SIR – It is a pity that the Royal Society for the Protection of Birds can apparently no longer be relied on to give unbiased facts on our rarer birds. About the only way a hen harrier could have been decapitated (report, November 26) is by a wind turbine or hitting a pylon cable in a gale.

It did not mention that reported crimes against birds of prey have been dropping or that more young harriers were fledged in England than ever before – due not least to the owners of moors protecting them.

Lord Vinson 
Alnwick, Northumberland

SIR– The killing of endangered species of birds of prey by gamekeepers is just one of the problems with the bird shooting industry. There is also the use of cruel and oppressive metal battery cages, in which are kept thousands of pheasants and partridges, used for egg production. They are so stressed they can wound each other and may also harm themselves in their desperation to escape. On grouse-shooting estates, there is evidence of moors being burnt to create heather to feed the birds that are to be shot. This degrades the carbon-rich peat, releasing climate-damaging carbon dioxide.

Shooting is not about taking food from the wild, as most of the shot birds do not end up being eaten. It is a blood sport and takes place for profit and for the entertainment of the shooters.

Iain Green
Director, Animal Aid
Tonbridge, Kent

Monty’s support

SIR – I agree with Phil Page (Letters, November 26) that we see too many gardens in Gardeners’ World and do not get enough useful tips and information.

I shall miss Monty Don if he retires, but, before he goes, I think it would only be fair for him to let us know – or even see – the number of staff he has to maintain his vast garden, and also to know what Mrs Don does with the huge amount of fruit and vegetables he produces.

Jenny Funge-Smith
East Hagbourne, Oxfordshire

SIR – I very much agree with Phil Page that Beechgrove from BBC Scotland is now a better gardening programme than Gardeners’ World.

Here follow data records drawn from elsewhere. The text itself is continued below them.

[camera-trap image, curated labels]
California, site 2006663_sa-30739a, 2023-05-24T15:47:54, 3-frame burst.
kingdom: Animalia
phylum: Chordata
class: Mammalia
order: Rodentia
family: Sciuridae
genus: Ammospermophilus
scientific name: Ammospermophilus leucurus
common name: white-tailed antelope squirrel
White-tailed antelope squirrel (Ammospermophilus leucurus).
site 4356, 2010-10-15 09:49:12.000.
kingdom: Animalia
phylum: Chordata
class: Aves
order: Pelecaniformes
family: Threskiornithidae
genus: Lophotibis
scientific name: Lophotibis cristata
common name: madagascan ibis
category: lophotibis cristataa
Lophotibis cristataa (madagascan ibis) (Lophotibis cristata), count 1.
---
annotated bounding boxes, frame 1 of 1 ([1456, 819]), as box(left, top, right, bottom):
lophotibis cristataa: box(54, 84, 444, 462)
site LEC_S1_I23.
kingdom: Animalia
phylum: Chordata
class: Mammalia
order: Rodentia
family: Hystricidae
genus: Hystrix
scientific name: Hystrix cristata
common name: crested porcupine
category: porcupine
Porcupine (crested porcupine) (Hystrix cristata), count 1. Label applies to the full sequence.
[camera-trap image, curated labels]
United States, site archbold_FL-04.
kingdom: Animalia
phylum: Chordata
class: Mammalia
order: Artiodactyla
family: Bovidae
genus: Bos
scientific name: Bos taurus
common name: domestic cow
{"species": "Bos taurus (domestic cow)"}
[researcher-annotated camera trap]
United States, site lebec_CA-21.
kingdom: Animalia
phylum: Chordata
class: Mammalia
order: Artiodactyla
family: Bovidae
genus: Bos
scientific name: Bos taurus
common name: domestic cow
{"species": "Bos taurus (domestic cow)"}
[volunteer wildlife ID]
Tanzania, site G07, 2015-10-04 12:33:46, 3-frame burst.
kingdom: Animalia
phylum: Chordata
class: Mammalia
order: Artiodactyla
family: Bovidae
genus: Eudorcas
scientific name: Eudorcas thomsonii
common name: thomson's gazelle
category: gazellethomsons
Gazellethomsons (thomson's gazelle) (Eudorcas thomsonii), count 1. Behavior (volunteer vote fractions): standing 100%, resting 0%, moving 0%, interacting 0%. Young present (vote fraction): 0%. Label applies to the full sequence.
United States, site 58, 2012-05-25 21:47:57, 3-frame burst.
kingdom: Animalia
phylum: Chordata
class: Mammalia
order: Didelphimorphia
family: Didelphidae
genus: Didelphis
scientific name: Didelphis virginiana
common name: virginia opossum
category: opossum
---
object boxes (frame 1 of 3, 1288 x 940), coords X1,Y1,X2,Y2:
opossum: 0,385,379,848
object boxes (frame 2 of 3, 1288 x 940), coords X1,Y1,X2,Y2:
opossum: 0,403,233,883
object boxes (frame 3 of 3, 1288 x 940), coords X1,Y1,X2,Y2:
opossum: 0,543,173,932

Its format and presenters are excellent. However, unlike Mr Page, I do like seeing other people’s gardens.

Another programme from BBC Scotland is Landward; it is the perfect antidote to the increasingly woke and climate-obsessed Countryfile, and you could not have a better presenter than Dougie Vipond.

Philip Roberts

Musical service

SIR – The organist at our Methodist church has just completed his 45th year playing for us. Not so remarkable perhaps, until you add that his predecessor was our organist for 60 years, going all the way back to the year 1918.

I doubt any church had fewer than two organists in that time, but I’d be interested to know if there is a church that can beat our total of 105 years served by just two people.